Suppose that a variable x of population is normally distributed with mean μ. Then, for samples of size n, the variable t has the t-distribution with n-1 degrees of freedom. A variable with a t-distribution has an associated curve, called a t-curve. Although there is a different t-curve for each number of degrees of freedom, all t-curves are similar and resemble the standard normal cruve. As the number of degrees of freedom becomes larger, t-curves look increasingly like the standard normal curve.
Having discussed t-distributions and t-curves, we can now develop a procedure for obtaining a confidence interval for a population mean when the population standard deviation is unknown. The procedure is called the one-mean t-interval procedure or, when no confusion can arise, simply the t-interval procedure.
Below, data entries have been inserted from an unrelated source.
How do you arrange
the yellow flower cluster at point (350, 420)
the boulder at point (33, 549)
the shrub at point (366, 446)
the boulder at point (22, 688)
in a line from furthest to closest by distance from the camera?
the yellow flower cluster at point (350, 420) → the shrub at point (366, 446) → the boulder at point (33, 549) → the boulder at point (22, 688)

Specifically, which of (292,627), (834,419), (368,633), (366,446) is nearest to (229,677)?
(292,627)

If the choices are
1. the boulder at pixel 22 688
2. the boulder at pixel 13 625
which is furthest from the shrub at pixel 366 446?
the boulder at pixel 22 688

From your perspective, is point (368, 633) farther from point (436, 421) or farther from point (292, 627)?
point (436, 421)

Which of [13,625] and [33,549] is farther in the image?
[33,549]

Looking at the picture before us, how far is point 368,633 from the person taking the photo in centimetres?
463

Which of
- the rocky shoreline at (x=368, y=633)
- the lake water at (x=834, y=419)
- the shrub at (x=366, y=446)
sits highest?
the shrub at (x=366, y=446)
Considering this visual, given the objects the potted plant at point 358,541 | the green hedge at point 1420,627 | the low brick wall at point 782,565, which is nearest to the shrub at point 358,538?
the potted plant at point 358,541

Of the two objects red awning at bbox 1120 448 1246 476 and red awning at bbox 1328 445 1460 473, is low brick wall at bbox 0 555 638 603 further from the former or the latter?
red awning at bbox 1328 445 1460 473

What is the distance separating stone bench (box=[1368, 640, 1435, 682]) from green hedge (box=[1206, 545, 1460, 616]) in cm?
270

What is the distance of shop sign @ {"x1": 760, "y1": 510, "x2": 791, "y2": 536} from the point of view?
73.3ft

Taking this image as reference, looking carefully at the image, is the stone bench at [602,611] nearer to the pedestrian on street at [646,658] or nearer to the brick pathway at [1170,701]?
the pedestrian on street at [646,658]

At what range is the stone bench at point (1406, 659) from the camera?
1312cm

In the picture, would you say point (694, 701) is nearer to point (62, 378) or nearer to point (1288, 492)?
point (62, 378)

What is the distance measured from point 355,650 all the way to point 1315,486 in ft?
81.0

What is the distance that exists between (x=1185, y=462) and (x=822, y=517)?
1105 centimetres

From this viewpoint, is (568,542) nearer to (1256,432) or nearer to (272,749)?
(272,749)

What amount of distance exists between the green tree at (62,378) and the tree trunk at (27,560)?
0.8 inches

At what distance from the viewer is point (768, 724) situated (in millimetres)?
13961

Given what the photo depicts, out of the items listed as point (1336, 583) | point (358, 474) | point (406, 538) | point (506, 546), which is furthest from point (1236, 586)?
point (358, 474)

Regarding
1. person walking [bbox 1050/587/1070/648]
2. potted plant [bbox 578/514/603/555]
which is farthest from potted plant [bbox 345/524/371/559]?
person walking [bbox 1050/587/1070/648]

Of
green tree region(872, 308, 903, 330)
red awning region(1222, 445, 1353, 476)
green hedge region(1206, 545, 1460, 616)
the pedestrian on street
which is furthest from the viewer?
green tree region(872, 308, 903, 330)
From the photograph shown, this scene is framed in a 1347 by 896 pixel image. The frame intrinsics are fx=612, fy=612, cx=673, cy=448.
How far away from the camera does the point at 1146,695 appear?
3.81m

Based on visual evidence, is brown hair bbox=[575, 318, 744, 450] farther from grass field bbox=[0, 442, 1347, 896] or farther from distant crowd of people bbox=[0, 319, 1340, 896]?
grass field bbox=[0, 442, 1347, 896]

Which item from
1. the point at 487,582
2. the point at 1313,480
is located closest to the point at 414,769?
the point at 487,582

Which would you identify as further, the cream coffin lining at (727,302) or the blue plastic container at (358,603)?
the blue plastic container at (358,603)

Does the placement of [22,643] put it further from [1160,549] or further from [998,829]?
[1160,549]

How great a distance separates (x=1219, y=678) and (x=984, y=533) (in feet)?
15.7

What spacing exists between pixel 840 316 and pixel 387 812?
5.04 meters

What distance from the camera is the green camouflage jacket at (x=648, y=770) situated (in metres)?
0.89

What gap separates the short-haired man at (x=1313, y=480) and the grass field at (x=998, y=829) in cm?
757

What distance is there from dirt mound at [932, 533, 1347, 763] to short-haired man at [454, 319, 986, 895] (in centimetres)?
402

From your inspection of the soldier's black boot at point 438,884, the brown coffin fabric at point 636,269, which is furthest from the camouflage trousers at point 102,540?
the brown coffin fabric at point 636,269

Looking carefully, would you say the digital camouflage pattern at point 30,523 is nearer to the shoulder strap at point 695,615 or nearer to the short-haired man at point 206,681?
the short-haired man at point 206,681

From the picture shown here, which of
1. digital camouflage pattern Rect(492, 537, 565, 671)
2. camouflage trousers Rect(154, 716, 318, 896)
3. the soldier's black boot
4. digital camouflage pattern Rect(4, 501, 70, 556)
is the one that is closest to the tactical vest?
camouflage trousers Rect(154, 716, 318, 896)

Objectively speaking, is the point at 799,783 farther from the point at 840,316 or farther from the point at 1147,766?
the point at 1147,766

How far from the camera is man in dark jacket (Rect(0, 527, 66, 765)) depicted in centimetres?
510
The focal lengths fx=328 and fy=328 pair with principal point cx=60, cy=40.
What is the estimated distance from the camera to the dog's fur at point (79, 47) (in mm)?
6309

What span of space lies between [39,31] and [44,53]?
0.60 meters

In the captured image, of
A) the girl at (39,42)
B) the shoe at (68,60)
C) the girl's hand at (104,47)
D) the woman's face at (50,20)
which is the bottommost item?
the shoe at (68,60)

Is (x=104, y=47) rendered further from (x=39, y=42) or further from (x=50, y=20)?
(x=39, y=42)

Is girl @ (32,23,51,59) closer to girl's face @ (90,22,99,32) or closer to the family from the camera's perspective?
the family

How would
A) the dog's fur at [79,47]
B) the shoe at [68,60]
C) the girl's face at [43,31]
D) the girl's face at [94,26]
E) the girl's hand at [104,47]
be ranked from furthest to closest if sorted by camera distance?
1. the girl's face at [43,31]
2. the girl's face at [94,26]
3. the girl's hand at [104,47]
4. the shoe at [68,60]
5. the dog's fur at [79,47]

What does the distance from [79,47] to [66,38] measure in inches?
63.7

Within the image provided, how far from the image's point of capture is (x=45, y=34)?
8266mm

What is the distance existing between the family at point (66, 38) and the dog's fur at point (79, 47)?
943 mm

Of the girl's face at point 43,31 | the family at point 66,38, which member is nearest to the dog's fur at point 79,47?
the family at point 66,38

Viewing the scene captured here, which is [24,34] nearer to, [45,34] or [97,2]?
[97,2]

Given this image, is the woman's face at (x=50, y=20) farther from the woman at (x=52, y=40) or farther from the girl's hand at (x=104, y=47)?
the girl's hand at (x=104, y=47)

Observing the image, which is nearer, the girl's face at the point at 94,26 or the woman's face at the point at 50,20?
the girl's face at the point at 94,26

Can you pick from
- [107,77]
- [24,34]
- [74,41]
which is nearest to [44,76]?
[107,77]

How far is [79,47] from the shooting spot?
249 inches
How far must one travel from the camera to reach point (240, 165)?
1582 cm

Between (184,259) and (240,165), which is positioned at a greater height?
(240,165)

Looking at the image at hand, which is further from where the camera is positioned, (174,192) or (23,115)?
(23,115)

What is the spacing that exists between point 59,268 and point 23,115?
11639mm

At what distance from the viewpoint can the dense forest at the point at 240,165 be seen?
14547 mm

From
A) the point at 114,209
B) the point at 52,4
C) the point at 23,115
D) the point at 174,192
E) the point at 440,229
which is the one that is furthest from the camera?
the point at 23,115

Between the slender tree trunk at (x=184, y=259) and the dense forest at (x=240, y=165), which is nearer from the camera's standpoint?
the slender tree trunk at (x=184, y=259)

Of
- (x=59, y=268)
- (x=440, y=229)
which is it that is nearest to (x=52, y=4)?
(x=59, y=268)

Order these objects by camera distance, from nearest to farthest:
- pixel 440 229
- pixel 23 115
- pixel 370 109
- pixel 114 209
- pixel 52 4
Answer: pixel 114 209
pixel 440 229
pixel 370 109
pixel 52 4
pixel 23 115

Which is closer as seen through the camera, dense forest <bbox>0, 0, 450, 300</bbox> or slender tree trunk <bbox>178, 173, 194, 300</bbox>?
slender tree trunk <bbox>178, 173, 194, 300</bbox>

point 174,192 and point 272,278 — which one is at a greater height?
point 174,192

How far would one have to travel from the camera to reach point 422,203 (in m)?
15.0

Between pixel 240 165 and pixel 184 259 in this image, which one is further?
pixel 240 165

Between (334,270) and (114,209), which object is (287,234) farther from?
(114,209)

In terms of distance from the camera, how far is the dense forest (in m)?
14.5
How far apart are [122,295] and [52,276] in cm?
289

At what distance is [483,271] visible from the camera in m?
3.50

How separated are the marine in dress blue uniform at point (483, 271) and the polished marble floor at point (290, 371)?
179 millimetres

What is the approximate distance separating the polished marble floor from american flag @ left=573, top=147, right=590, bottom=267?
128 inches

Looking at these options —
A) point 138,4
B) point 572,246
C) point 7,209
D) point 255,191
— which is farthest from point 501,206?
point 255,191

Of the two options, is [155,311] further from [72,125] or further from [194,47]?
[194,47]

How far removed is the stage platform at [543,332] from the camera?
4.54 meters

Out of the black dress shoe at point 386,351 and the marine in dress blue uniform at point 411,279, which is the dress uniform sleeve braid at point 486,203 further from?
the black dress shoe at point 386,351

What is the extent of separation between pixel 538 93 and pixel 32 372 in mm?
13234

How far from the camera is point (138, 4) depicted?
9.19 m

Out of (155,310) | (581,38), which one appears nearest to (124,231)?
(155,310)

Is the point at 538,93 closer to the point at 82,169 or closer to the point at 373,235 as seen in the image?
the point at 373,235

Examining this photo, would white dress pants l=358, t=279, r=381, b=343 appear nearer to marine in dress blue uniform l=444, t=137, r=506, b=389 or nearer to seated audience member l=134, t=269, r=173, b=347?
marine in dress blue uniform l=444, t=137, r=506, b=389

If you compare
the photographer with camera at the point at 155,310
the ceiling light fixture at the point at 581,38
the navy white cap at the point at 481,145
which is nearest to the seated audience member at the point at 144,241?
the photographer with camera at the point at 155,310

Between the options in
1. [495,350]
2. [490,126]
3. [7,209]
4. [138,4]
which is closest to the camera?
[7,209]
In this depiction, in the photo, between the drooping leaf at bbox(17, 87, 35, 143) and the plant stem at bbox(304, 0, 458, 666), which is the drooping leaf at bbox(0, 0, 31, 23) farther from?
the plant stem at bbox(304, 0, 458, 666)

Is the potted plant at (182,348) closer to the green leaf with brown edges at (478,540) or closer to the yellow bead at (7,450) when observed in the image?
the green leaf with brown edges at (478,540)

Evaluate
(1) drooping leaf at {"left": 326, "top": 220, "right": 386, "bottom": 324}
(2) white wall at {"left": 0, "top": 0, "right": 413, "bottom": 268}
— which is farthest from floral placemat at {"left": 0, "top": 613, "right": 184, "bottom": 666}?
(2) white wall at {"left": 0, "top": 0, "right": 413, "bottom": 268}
Properties and guidelines for use of the t-interval procedure are the same as those for the z-interval procedure. In particular, the t-interval procedure is robust to moderate violations of the normality assumption but, even for large samples, can sometimes be unduly affected by outliers because the sample mean and sample standard deviation are not resistant to outliers.
What If the Assumptions Are Not Satisfied?
Suppose you want to obtain a confidence interval for a population mean based on a small sample, but preliminary data analyses indicate either the presence of outliers or that the variable under consideration is far from normally distributed. As neither the z-interval procedure nor the t-interval procedure is appropriate, what can you do? Under certain conditions, you can use a nonparametric method. Most nonparametric methods do not require even approximate normality, are resistant to outliers and other extreme values, and can be applied regardless of sample size. However, parametric methods, such as the z-interval and t-interval procedures, tend to give more accurate results than nonparametric methods when the normality assumption and other requirements for their use are met.